Signed-off-by: Jian Wen <wenjian1@xiaomi.com>
---
 fs/xfs/xfs_inode.c | 3 +++
 1 file changed, 3 insertions(+)

Comments

Darrick J. Wong Jan. 10, 2024, 5:45 p.m. UTC | #1
On Wed, Jan 10, 2024 at 03:13:47PM +0800, Jian Wen wrote:
> From: Jian Wen <wenjianhn@gmail.com>
> 
> Deleting a file with lots of extents may cause a soft lockup if the
> preemption model is none(CONFIG_PREEMPT_NONE=y or preempt=none is set
> in the kernel cmdline). Alibaba cloud kernel and Oracle UEK container
> kernel are affected by the issue, since they select CONFIG_PREEMPT_NONE=y.
> 
> Explicitly call cond_resched in xfs_itruncate_extents_flags avoid
> the below softlockup warning.
> watchdog: BUG: soft lockup - CPU#0 stuck for 23s! [kworker/0:13:139]

Wowwee, how many extents does this file have, anyway?

> CPU: 0 PID: 139 Comm: kworker/0:13 Not tainted 6.7.0-rc8-g610a9b8f49fb #23
>  Workqueue: xfs-inodegc/vda1 xfs_inodegc_worker
>  Call Trace:
>   _raw_spin_lock+0x30/0x80
>   ? xfs_extent_busy_trim+0x38/0x200
>   xfs_extent_busy_trim+0x38/0x200
>   xfs_alloc_compute_aligned+0x38/0xd0
>   xfs_alloc_ag_vextent_size+0x1f1/0x870
>   xfs_alloc_fix_freelist+0x58a/0x770
>   xfs_free_extent_fix_freelist+0x60/0xa0
>   __xfs_free_extent+0x66/0x1d0
>   xfs_trans_free_extent+0xac/0x290
>   xfs_extent_free_finish_item+0xf/0x40
>   xfs_defer_finish_noroll+0x1db/0x7f0
>   xfs_defer_finish+0x10/0xa0
>   xfs_itruncate_extents_flags+0x169/0x4c0
>   xfs_inactive_truncate+0xba/0x140
>   xfs_inactive+0x239/0x2a0
>   xfs_inodegc_worker+0xa3/0x210
>   ? process_scheduled_works+0x273/0x550
>   process_scheduled_works+0x2da/0x550
>   worker_thread+0x180/0x350
> 
> Most of the Linux distributions default to voluntary preemption,
> might_sleep() would yield CPU if needed. Thus they are not affected.
> kworker/0:24+xf     298 [000]  7294.810021: probe:__cond_resched:
>   __cond_resched+0x5 ([kernel.kallsyms])

SUPPLIED DATA:
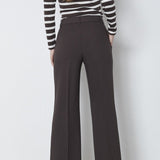 VolaCC Long Wide Pant - Dark Brown - Co'couture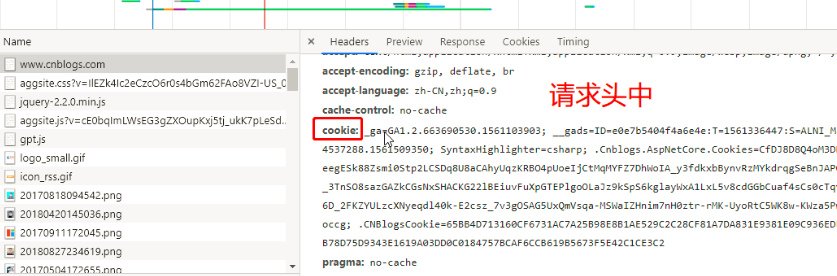 Python爬虫时遇到的cookie是什么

WORK ORDER A:
Answer these questions from the xfs patch thread, one line each:
(i) Which two kernels does the patch name as affected?
(ii) For how long does the warning say CPU#0 was stuck?
(iii) What preemption setting do most Linux distributions use by default?
WORK ORDER B:
According to the xfs patch thread, why are most Linux distributions not affected by the soft lockup?
WORK ORDER C:
Write what could follow next in the xfs patch thread.

TASK RESPONSE A:
(i) The Alibaba cloud kernel and the Oracle UEK container kernel.
(ii) 23 seconds.
(iii) Voluntary preemption.

TASK RESPONSE B:
Most distributions default to voluntary preemption. With that setting, might_sleep() yields the CPU when needed, so the lockup does not happen.

TASK RESPONSE C:
>   __kmem_cache_alloc_node+0x17c ([kernel.kallsyms])
>   __kmalloc+0x4d ([kernel.kallsyms])
>   kmem_alloc+0x7a ([kernel.kallsyms])
>   xfs_extent_busy_insert_list+0x2e ([kernel.kallsyms])
>   __xfs_free_extent+0xd3 ([kernel.kallsyms])
>   xfs_trans_free_extent+0x93 ([kernel.kallsyms])
>   xfs_extent_free_finish_item+0xf ([kernel.kallsyms])
> 
> kworker/0:24+xf     298 [000]  7294.810045: probe:__cond_resched:
>   __cond_resched+0x5 ([kernel.kallsyms])
>   down+0x11 ([kernel.kallsyms])
>   xfs_buf_lock+0x2c ([kernel.kallsyms])
>   xfs_buf_find_lock+0x62 ([kernel.kallsyms])
>   xfs_buf_get_map+0x1fd ([kernel.kallsyms])
>   xfs_buf_read_map+0x51 ([kernel.kallsyms])
>   xfs_trans_read_buf_map+0x1c5 ([kernel.kallsyms])
>   xfs_btree_read_buf_block.constprop.0+0xa1 ([kernel.kallsyms])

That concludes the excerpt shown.